La souveraineté alimentaire au cœur d'une visite ministérielle
Les ministres Annie Genevard et Véronique Louwagie se sont déplacées à Osny (Val-d'Oise) le 24 avril pour assister à un contrôle, par les services de l’État, de l’affichage de l’origine des fruits et légumes dans une grande surface.

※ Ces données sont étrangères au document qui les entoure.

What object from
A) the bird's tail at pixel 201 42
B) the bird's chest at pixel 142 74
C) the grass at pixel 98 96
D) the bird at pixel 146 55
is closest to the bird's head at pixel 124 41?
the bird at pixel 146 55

Les ministres Annie Genevard et Véronique Louwagie se sont déplacées à Osny (Val-d'Oise) le 24 avril pour assister à un contrôle, par les services de l’État, de l’affichage de l’origine des fruits et légumes dans une grande surface.






Pour renforcer la souveraineté alimentaire nationale, le gouvernement veut lutter contre la « francisation » des produits. C'est-à-dire un étiquetage « origine France » de denrées provenant d’un autre pays. C'est avec l'idée que la reconquête de la souveraineté alimentaire passe par la relance de la production nationale et surtout par la lutte contre les fraudes qu'Annie Genevard, ministre de l’Agriculture et de la Souveraineté alimentaire, et Véronique Louwagie, ministre déléguée chargée du Commerce, de l’Artisanat, des Petites et moyennes entreprises et de l’Économie sociale et solidaire, se sont déplacées à Osny (Val-d'Oise) jeudi 24 avril.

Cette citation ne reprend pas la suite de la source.